=== Условие задания ===
Пожалуйста, воспроизведите без изменений отрывок из статьи о Берлинском зоосаде: всё, начиная со слов «Трое из ZOO» и вплоть до слов «сокращенно, — просто ZOO)...».

=== Фрагмент для чтения ===
»»

Четверг, 18 июля 2024

Редакция

Трое из ZOO

{thumbimage 150px 1}65 лет назад самая страшная война минувшего столетия подошла к закономерному финалу. Логическую точку в ней поставила операция по взятию Берлина — с кровопролитными боями за каждую улицу, каждый дом, каждую укрепленную точку. В ночь с 30 апреля на 1 мая советские солдаты, продвигавшиеся к имперской канцелярии через огромный лесопарковый массив Тиргартен (буквально «сад животных»), проломили преградившую им путь стену и оказались на территории собственно Берлинского зоосада (Zoologischer Garten, или, если сокращенно, — просто ZOO)...

Тигры на улицах

Многие из читающих эти строки наверняка вспомнят эпизод из заключительной серии советской киноэпопеи «Освобождение», когда наши бойцы проявляют в Берлинском зоосаде чудеса отваги и милосердия: «Львов — игнорировать!», без единого выстрела проходя мимо сидящих на аллее хищников.
Выбежавшие на берлинские улицы питомцы самого старого в Германии зоопарка — вовсе не сценарная выдумка. В архиве немецкой столицы хранятся документальные фотографии, на которых тигры и гепарды гуляют за пределами разбомбленных клеток. Но уцелеть повезло далеко не всем. Вот что писал в своей книге «Последняя битва. Штурм Берлина глазами очевидцев» американский журналист, один из лучших военных репортеров ХХ века Корнелиус Райан:
«Жертвы среди животных были огромными. С каждым взрывом снаряда в небо взлетала стая птиц. Львов застрелили. Розу, гиппопотама, убил в ее собственном бассейне снаряд. Шварц, смотритель птиц, был в отчаянии: каким-то образом редкому аисту абу-маркубу, проживавшему в его ванной комнате, удалось сбежать. А командир зенитной башни приказал директору зоопарка Лутцу Хеку уничтожить павиана. Его клетка была повреждена, и существовала опасность, что он сбежит.
Хек с винтовкой в руке подошел к обезьяньим клеткам. Павиан, старый друг, сидел на корточках у решетки. Хек поднял винтовку и почти коснулся дулом головы животного. Павиан мягко оттолкнул дуло в сторону. Потрясенный Хек снова поднял винтовку, и снова павиан отклонил дуло. Хек попробовал еще раз. Павиан грустно смотрел на него, и Хек выстрелил»...

««

=== Содержимое набора данных ===
»»

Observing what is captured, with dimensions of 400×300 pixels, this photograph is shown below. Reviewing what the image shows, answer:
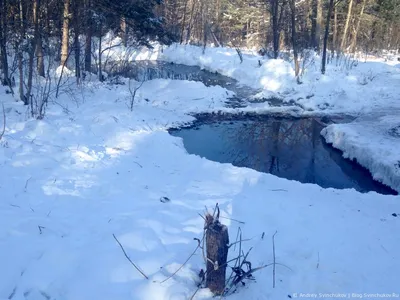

««

=== Решение задачи ===
Трое из ZOO

{thumbimage 150px 1}65 лет назад самая страшная война минувшего столетия подошла к закономерному финалу. Логическую точку в ней поставила операция по взятию Берлина — с кровопролитными боями за каждую улицу, каждый дом, каждую укрепленную точку. В ночь с 30 апреля на 1 мая советские солдаты, продвигавшиеся к имперской канцелярии через огромный лесопарковый массив Тиргартен (буквально «сад животных»), проломили преградившую им путь стену и оказались на территории собственно Берлинского зоосада (Zoologischer Garten, или, если сокращенно, — просто ZOO)...